• GIVEN RECORDS:
────────
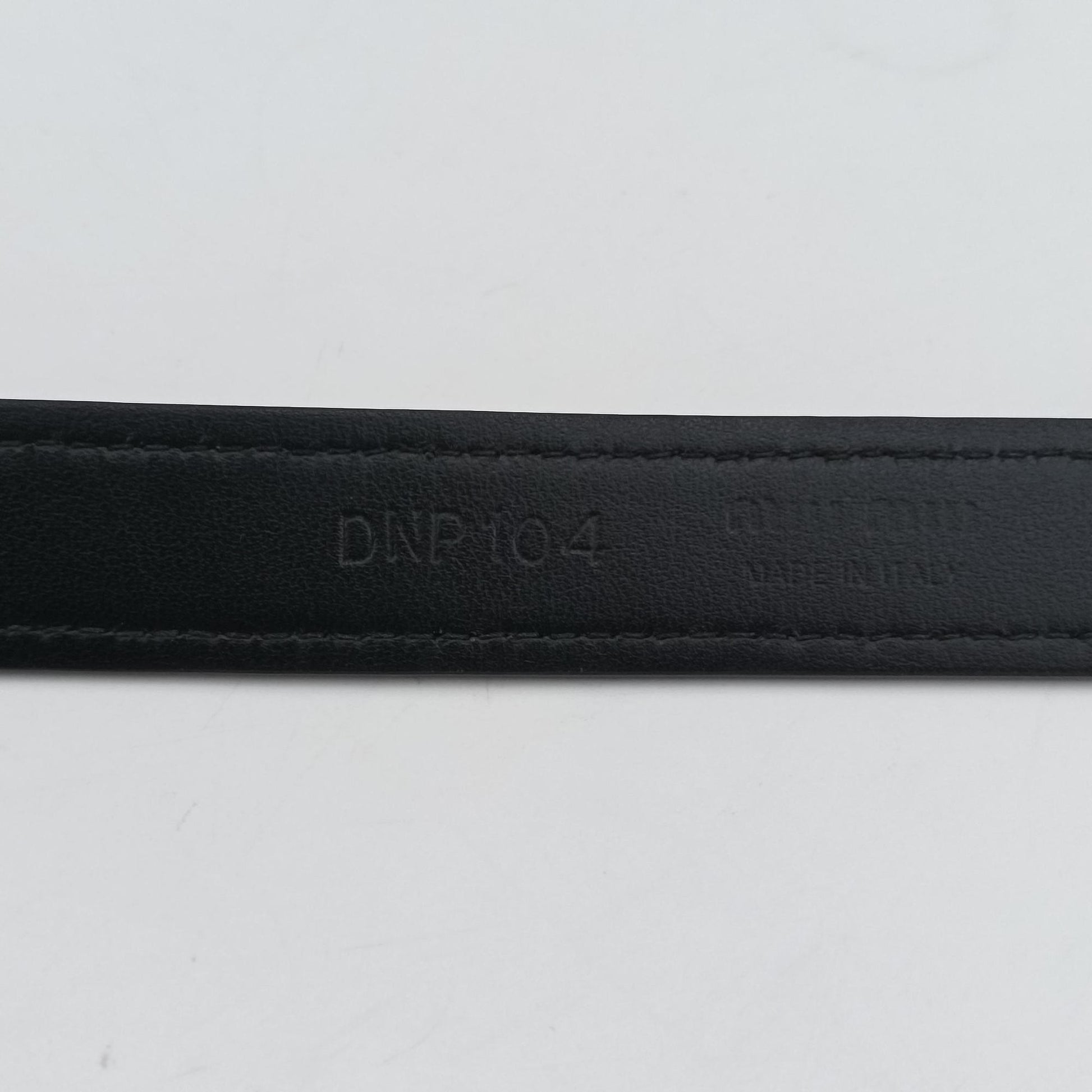 logoBlackleatherDNP104ロゴブラックレザーDNP104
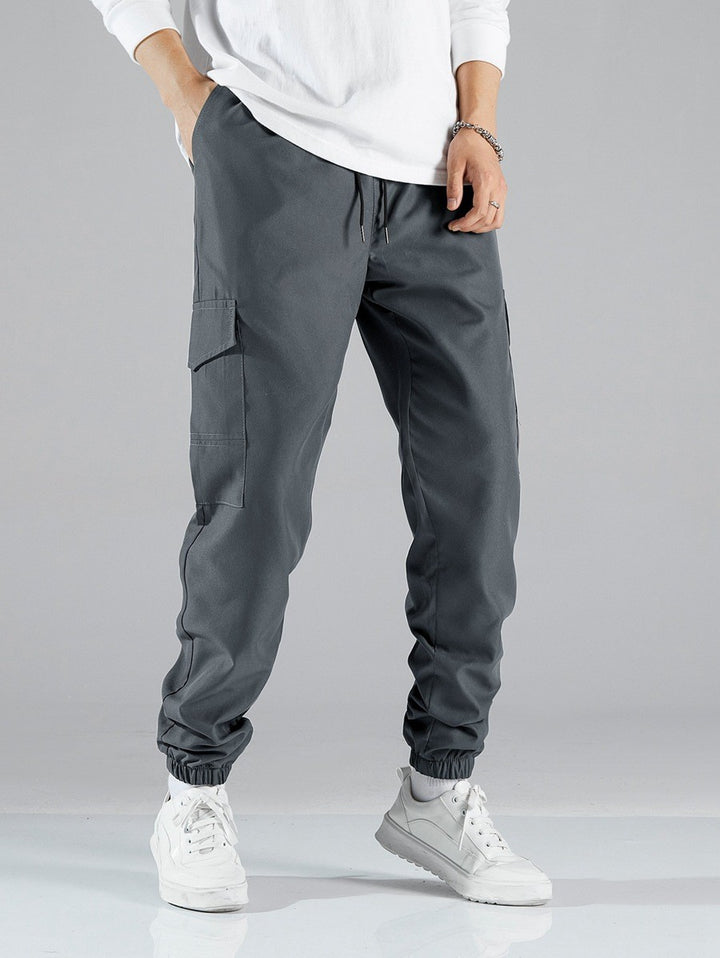 Men's cargo pants with elastic waistband and practical side pockets Lisslune
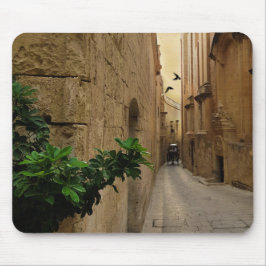 Mittelalterliche schmale Straße große Gebäude und  Mousepad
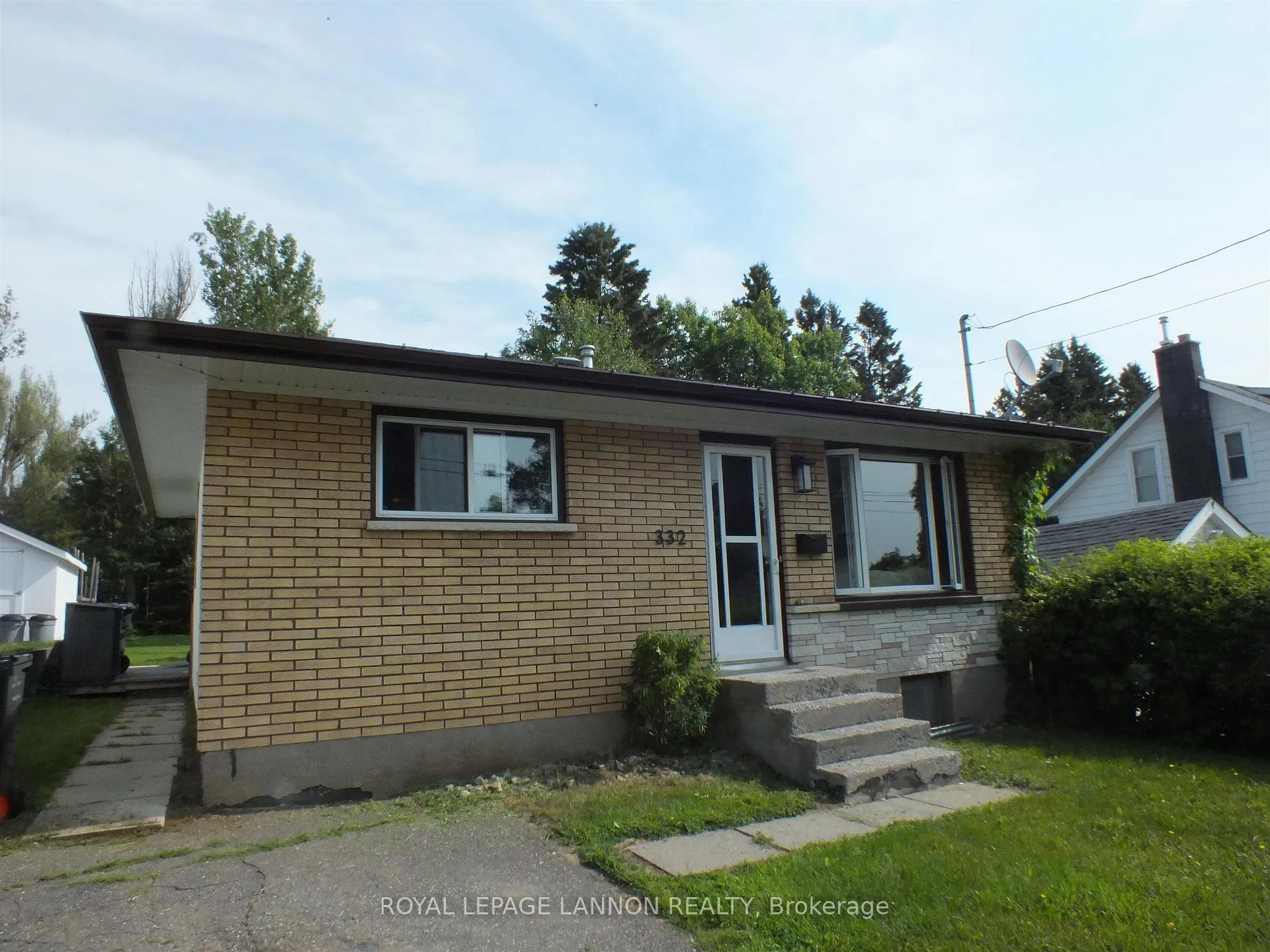 Photo 1 of 332 Erle Street, Thunder Bay, Current River — HOMEH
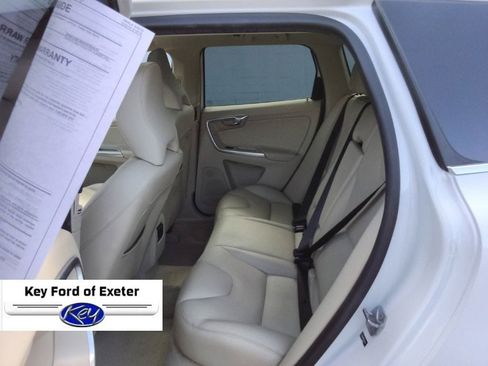 Used 2015 Volvo XC60 T6 Platinum AWD/4WD image 13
────────
• YOUR GOAL: Instruction for this listing: copy it exactly, but leave the images behind.

• EXERCISE RESPONSE:
 logoBlackleatherDNP104ロゴブラックレザーDNP104
 Men's cargo pants with elastic waistband and practical side pockets Lisslune
 Mittelalterliche schmale Straße große Gebäude und  Mousepad
 Photo 1 of 332 Erle Street, Thunder Bay, Current River — HOMEH
 Used 2015 Volvo XC60 T6 Platinum AWD/4WD image 13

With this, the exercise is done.